Chicken noodle soup, in any country or culture, is comforting. The Vietnamese version shows off a rich stock with minimal additions. There's a variety of ways to make it, but Mom's version is simple and straightforward. She poaches a whole chicken and adds some chicken bouillon to the stock. The poached chicken is carved and served alongside the noodles. I've seen recipes that use herbs and/or aromatics (onions, etc.), which are absolutely required for pho bo (the classic beef pho), but Mom prefers simplicity. It's a very simple stock and the bouillon makes it richer. We're not talking about a ton of bouillon, either.
And the chicken:
Poached chicken normally doesn't sound very appetizing, but if it's pulled out at the right time, it's very moist and flavorful. Mom likes to roast or poach, but poaching has the side effect of good chicken stock. Garnishes include an onion/scallion/cilantro mix and blanched bean sprouts.

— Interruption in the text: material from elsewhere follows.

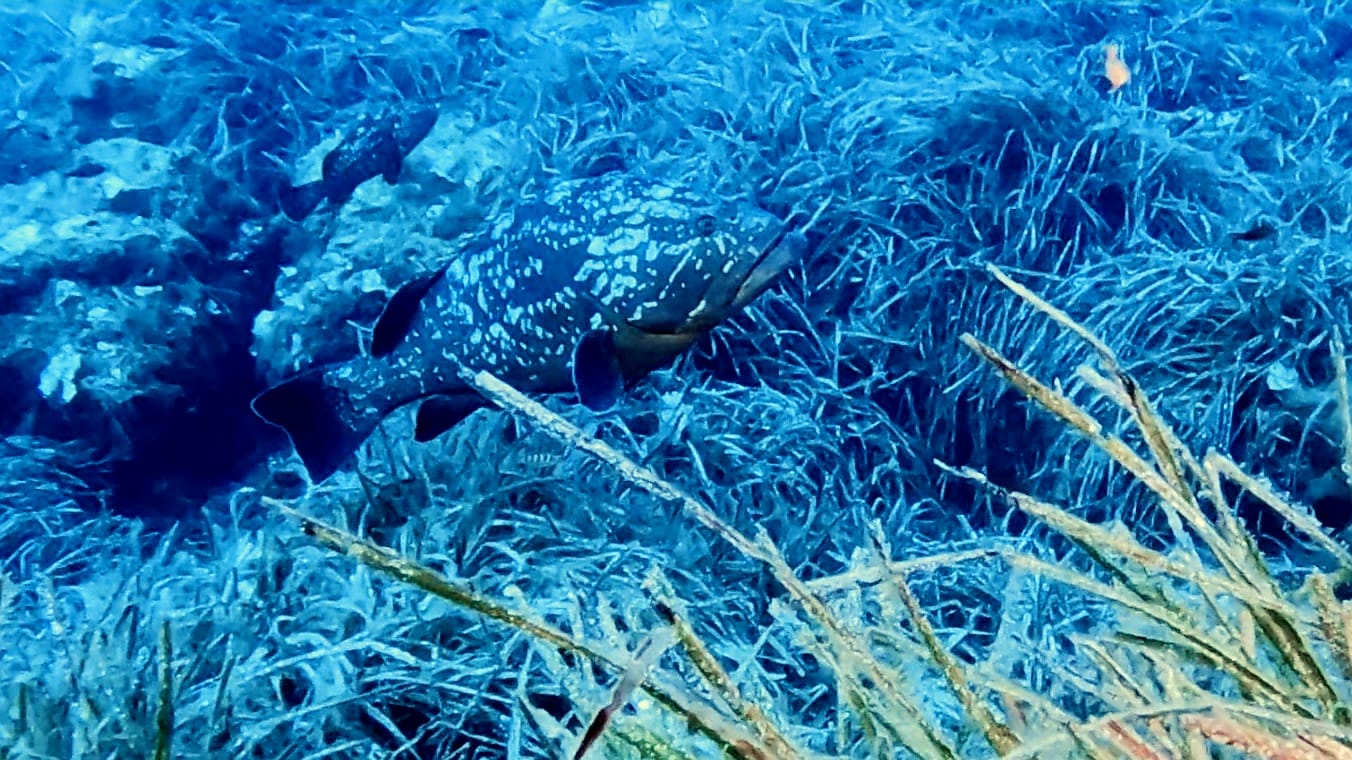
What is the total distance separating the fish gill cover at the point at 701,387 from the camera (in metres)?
1.29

The dipping sauce for the chicken is finely diced ginger and garlic (food processor needed) seared with hot oil with fish sauce and sugar to taste. Then, chicken stock is added to the mixture and reduced slightly.
As a side dish, we had pate a choux, which is technically the term for pastry dough (the type used to make eclairs). In Vietnamese food, it's the name of a flaky pastry bun filled with a pork meatball. The pork is spiced with peppercorns and onions.